Post
Topic
Board Tokens (Altcoins)
Re: [ANN] IDF Interest Free Defi Money
by
holydarkness
on 08/10/2020, 00:21:08 UTC
Thank You for Your interest In our Project: holydarkness

In case of default there are laws that lenders can invoke. Banks Sieze Hundreds of properties on daily basis just because borrower has'nt able to pay back.

How is this different from staking?

In staking You stake your coins to other platforms or running a node. You can Hold IDF even on hardware wallet and will be eligible for distribution.

Let me get this straight, assuming that IDF price reached $10,000 one day, anybody owned 0.01IDF, which an equal to $100, will receive $20,000?

Yes that is 100 % Correct.

Also, for your point of buyback, where does the profit to perform buyback generated from? As far as I get, you didn't offer any products or services or anything that can generate team any spare fund to perform buyback, so with what will you pay the buyback?

Selling of IDF itself Generate Enough For the Company to buy back and Company will offer products in the near future. We have a Professional Team to Manage finance of our Company 2 of our members are phd in Finance we know what we are doing.



(Doing a favor to help whoever read your jumbled reply so they can understand better. Bolded texts is my post they quoted)

In regards to lenders, borrowers, and default, yes, lenders can take a lawsuit which would initiate law enforcement to seize the collaterals (if priorly agreed, otherwise, not). But these collateral will need time to be liquidated, not to mention bills occured to file the lawsuit. Bottomline: a risk. And above all, filing lawsuit and seizing collateral is definitely an effort. Thus, your claim that "owner of wealth" gets return without any effort is a true misconception. Either they poses a risk of loss by default, or taking a gufe effort of lawsuit to cover the amount lent on collateral.

About stake, either your understanding of coin staking needs to be updated or my understanding is wrong all this time.
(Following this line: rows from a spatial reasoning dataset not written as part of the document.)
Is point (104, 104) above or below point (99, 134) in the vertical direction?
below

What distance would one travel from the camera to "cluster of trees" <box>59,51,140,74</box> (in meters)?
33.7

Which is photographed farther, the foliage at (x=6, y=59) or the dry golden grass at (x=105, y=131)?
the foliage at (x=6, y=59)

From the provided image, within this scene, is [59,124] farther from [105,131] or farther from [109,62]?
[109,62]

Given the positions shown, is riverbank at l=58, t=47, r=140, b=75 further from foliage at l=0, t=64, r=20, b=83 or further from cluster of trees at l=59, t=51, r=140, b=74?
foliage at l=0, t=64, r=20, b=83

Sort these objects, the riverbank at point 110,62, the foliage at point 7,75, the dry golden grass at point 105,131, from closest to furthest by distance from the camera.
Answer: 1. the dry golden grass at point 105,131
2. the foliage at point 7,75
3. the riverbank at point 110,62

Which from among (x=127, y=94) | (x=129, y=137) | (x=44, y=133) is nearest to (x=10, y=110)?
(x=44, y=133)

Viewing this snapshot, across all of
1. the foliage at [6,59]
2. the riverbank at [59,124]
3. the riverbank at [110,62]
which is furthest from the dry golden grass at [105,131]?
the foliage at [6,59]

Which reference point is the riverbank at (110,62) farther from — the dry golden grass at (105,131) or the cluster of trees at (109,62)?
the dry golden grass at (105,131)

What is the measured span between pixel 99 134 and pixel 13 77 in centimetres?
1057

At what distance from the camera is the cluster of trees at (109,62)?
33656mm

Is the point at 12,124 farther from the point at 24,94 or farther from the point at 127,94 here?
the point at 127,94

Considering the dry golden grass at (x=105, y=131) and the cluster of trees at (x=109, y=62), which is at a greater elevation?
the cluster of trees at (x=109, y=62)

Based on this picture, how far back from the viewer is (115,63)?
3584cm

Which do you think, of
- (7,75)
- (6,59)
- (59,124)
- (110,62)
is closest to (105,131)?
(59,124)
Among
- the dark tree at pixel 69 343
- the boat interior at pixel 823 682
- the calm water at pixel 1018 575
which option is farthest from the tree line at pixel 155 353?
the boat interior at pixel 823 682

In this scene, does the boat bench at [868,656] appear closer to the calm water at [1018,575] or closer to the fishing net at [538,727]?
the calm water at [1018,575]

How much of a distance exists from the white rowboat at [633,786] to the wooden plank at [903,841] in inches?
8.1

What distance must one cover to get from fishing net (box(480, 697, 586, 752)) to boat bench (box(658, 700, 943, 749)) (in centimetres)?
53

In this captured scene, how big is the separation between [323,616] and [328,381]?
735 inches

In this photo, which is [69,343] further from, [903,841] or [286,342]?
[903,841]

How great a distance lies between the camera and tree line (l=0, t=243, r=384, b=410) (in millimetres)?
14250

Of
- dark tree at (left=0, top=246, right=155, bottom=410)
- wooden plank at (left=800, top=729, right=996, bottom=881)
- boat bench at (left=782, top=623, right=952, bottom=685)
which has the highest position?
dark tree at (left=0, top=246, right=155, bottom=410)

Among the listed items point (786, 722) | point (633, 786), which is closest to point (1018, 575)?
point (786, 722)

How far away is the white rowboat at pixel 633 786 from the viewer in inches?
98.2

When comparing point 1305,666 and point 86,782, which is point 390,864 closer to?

But it seems Binance is agree with me, that you can just hold a token in your wallet and still considered as staking. So, what's the difference between your project and the old-school staking?


source

And for buyback, this is kinda interesting that you said buyback program is funded by the money earned from token selling, because buyback mostly became appealing to investor because it offered to buy at a higher price than ICO. When you mix this with a promise that they "will have peace of mind with their investment" because you will buyback at market rate on coingecko, two possible situation occurs:

1. Price goes lower than ICO. This is a cutloss for them, they have to sell at a lower price, they suffered loss. How is this a peace of mind?
2. Price goes higher than ICO. With what exactly do you plan to perform buyback if you spent more amount of money to buy them than the total amount you earned?

This still followed by another situation from the mixture of your staking reward, price on coingecko, etc. but adding them now will create a huge ball of mess, so I'll keep them for now and wait fpr your reply.

And oh! So glad to hear you're accompanied by two PhD in finance, do we have names here? Let me guess, they prefer to be anonymous because they don't want this project to interfere their personal life, because they're still in contract with companies that didn't agree with crypto.